Texto dado:
= = = = =
Naturalmente, los neoliberales no aceptan de buen grado semejante acusación y
se defienden afirmando que, guste o no a sus críticos, ellos son verdaderos
demócratas en la medida en que los gobiernos que administran han sido elegidos
por la, a veces, abrumadora mayoría de la población, mientras que los partidos
de sus adversarios carecen de expresiones representativas y, generalmente, son
incapaces de seducir electoralmente a las masas, requisito básico del juego
democrático.
Para
justificar sus argumentos en favor del espíritu democrático del cual se dicen
poseídos, los exégetas del neoliberalismo (políticos conservadores, hombres de
negocios e intelectuales que parecen haber aprendido muy bien las lecciones de
Mazarino), sostienen que ‑ inclusive ‑ sus gobiernos suelen
implementar mecanismos de participación que permiten crear instancias de consenso
alrededor de ciertas reformas esenciales como, por ejemplo, la reforma
educativa. Se enumeran así una extensa lista de experiencias de concertación
que, en la perspectiva neoliberal, constituyen la reafirmación y
concretización empírica de dichas aspiraciones democráticas, así como el contra‑argumento
indiscutible a los calificativos nada halagadores proferidos por la citada
crítica.
= = = = =
Material entregado:
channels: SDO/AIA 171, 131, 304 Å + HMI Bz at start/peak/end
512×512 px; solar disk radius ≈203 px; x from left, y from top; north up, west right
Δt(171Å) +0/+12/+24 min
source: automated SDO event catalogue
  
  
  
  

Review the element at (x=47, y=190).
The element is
= = = = =
Ejercicios para hacer:
(A) Traduce al inglés esta oración del texto sobre el neoliberalismo: «Naturalmente, los neoliberales no aceptan de buen grado semejante acusación y se defienden afirmando que, guste o no a sus críticos, ellos son verdaderos demócratas en la medida en que los gobiernos que administran han sido elegidos por la, a veces, abrumadora mayoría de la población, mientras que los partidos de sus adversarios carecen de expresiones representativas y, generalmente, son incapaces de seducir electoralmente a las masas, requisito básico del juego democrático.»
(B) Reproduce palabra por palabra el pasaje del texto sobre el neoliberalismo que empieza en las palabras que contienen "Naturalmente, los neoliberales" y termina justo después de "democrático.".
Las filas no sirven para nada aquí.

Respuestas por ejercicio:
(A) Naturally, neoliberals do not willingly accept such an accusation, and they defend themselves by claiming that, whether their critics like it or not, they are true democrats insofar as the governments they run have been elected by the, at times, overwhelming majority of the population, while their opponents' parties lack representative expressions and are generally unable to win over the masses at the polls, a basic requirement of the democratic game.

(B)
Naturalmente, los neoliberales no aceptan de buen grado semejante acusación y
se defienden afirmando que, guste o no a sus críticos, ellos son verdaderos
demócratas en la medida en que los gobiernos que administran han sido elegidos
por la, a veces, abrumadora mayoría de la población, mientras que los partidos
de sus adversarios carecen de expresiones representativas y, generalmente, son
incapaces de seducir electoralmente a las masas, requisito básico del juego
democrático.